Last week, Craig and I reviewed the year in digital deception. Our outlook was pretty bleak. Enabled by a favorable political environment and supercharged by the race to AI supremacy, Big Tech has put off or rolled back measures to protect online information quality.
This week, we turned to 53 experts — folks from around the world who know about fact-checking, influence operations, information science, media literacy, political science, public health, tech policy, and more — to see how they rated this year’s key figures and notable moments in digital deception. We also asked them for their top reads of 2025 and one thing that makes them hopeful for 2026.
Here’s what they said.
Elon Musk caused the most harm
Asked to pick the CEO who had the most detrimental effect on online information quality this year, 23 out of 53 opted for Elon Musk, whom we had nominated for his attacks on Wikipedia and reckless deployment of Grok.

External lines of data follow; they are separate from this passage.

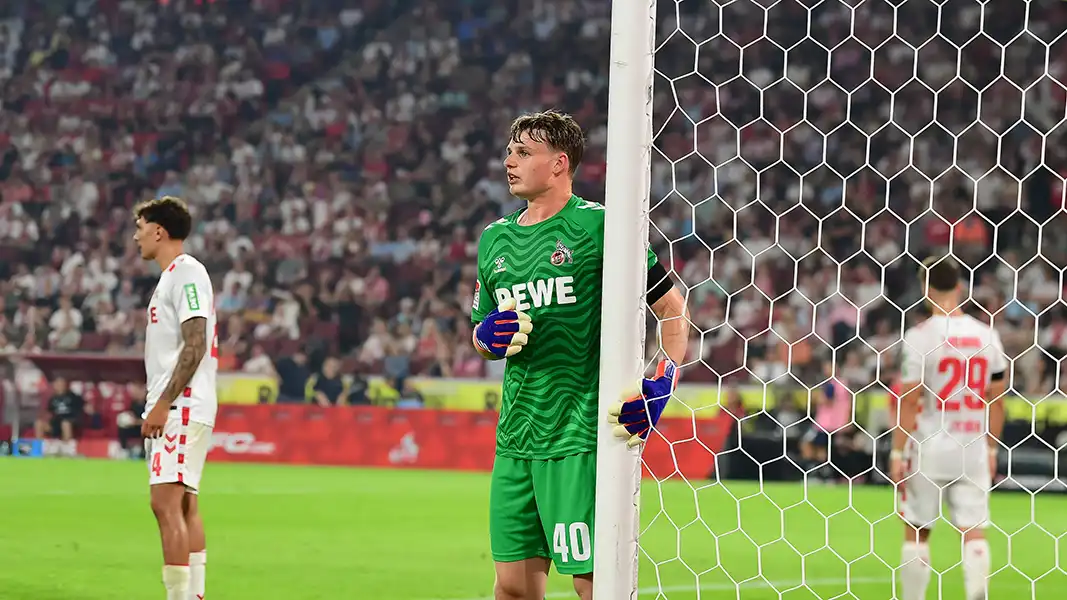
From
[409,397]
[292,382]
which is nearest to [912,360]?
[409,397]

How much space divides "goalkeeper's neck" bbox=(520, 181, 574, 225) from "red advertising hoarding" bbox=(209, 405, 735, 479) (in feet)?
31.6

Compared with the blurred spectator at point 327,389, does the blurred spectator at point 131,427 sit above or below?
below

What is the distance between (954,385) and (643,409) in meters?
2.90

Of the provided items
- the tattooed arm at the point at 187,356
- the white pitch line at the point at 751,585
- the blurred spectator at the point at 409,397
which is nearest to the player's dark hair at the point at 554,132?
the tattooed arm at the point at 187,356

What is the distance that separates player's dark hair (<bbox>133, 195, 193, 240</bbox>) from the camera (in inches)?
220

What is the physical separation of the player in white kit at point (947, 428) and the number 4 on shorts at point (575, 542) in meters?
2.46

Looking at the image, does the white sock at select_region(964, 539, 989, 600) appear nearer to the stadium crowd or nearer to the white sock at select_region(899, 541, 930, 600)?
the white sock at select_region(899, 541, 930, 600)

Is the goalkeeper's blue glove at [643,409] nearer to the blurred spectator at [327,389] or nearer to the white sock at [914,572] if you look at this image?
the white sock at [914,572]

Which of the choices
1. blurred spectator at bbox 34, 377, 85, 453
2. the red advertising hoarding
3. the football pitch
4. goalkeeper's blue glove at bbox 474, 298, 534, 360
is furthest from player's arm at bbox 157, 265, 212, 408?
blurred spectator at bbox 34, 377, 85, 453

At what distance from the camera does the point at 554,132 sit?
3713 millimetres

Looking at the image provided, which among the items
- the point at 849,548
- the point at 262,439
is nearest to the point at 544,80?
the point at 262,439

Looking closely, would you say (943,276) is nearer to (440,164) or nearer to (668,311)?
(668,311)

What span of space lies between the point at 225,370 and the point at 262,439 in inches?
71.9

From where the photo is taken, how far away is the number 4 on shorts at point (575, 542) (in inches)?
139
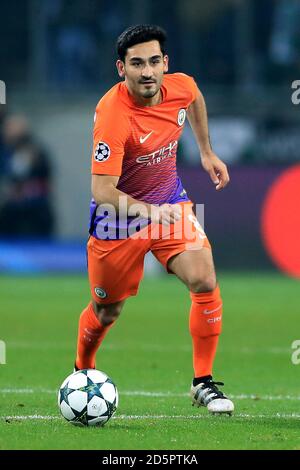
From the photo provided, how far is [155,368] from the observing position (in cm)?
992

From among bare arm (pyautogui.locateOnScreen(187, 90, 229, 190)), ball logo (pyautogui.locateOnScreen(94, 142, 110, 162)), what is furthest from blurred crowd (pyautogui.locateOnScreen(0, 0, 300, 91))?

Meta CEO and fact-checking terminator Mark Zuckerberg came second with 11 votes. OpenAI’s Sam Altman got 9, for choosing to allow impersonation of public figures on ChatGPT and then making that the main selling point of a social media app.

A quarter of experts declined to pick among the three options we provided or nominated an additional candidate. (Google’s Sundar Pichai got two write-in votes.)
As is appropriate when you ask a loaded question to a group of experts, we got some pushback on our framing. Felix M. Simon said, “I struggle with the premise of the question as it focuses only on one set of actors (excluding, for example, politicians) and also assumes that a degradation of quality is a given.”
Some problems are bigger than others
We asked our expert group to rate their level of concern about five socio-technical challenges.
The top concerns were AI-enabled impersonation and political elites’ indifference to factual accuracy, with a net +42 difference between the group of respondents that called the phenomena “very concerning” or “concerning,” and the group that said they were either “somewhat concerning” or “not concerning” at all.